The battle for mindspace – Africa’s mobile operators get serious about branding
This week has seen the launch of the rebranding of Mauritius Telecom’s products under the Orange brand. Branding is ad-men speak for that curious alchemy of emotional and rational responses that we all feel for the products and services we buy. If the coverage and price of Africa’s mobile operators is more or less the same, how do potential users tell the difference between them? The answer is branding that captures mindspace: another whizzy piece of jargon that identifies how many people remember your brand and maybe identify with it. Russell Southwood looks at how branding can define both what you do and how you’re seen.
Africa is not a continent that is full of region-wide brands of any kind. There are some that are well known in sub-regions like East or West Africa but beyond the obvious small and short list of things like banks and airlines, the only ones that stand out are mobile companies. Otherwise everything is a mixture of the very international with imported aspirational white faces beaming down at you from the billboards or brands that only really available locally. The latter nearly always seem to lack polish and professionalism.
Although mobile operators dominate the ad spending Top 20s in those countries where data is available and consider themselves good at marketing, the truth is that they appear extremely successful because of the very high level of demand in most markets that has not really yet been fully met. Outside of the main mobile brands, a number of companies still run a confusing mixture of names locally.
The CEO of one leading (and highly profitable) mobile operator cheerfully confessed to me that he had no pricing strategy: he simply made it up as he went along. The next result in branding terms is not too difficult to see whichever country you are in. There are a bewildering array of tactical marketing offers for both post and pre-pay customers, all of which have different names and are separately branded.
The other noticeable thing is that many of the mobile companies and ISPs sell technology rather than use-vale. Whether it’s broadband or GPRS or 3G, they want you to sign up for the latest upgrade largely on the basis that it will be faster and better. As so many services (particularly the Internet) are so poor, this has seemed like a logical way to approach the problem. But as cheaper, better bandwidth becomes available to all operators and the market is more crowded, there needs to be a shift towards explaining what the product or service can do for you. For the vast majority of customers are not techno-savvy and really have no desire to become so.

Problem A> Duplicate the passage of the branding article that opens with the words containing "Africa is not" and closes with "polish and professionalism.".
Problem B> According to the branding article, whose products are being rebranded under the Orange brand?

Provided material>
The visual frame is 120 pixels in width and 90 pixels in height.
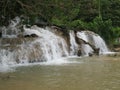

Full output A>
Africa is not a continent that is full of region-wide brands of any kind. There are some that are well known in sub-regions like East or West Africa but beyond the obvious small and short list of things like banks and airlines, the only ones that stand out are mobile companies. Otherwise everything is a mixture of the very international with imported aspirational white faces beaming down at you from the billboards or brands that only really available locally. The latter nearly always seem to lack polish and professionalism.

Full output B> Mauritius Telecom's products.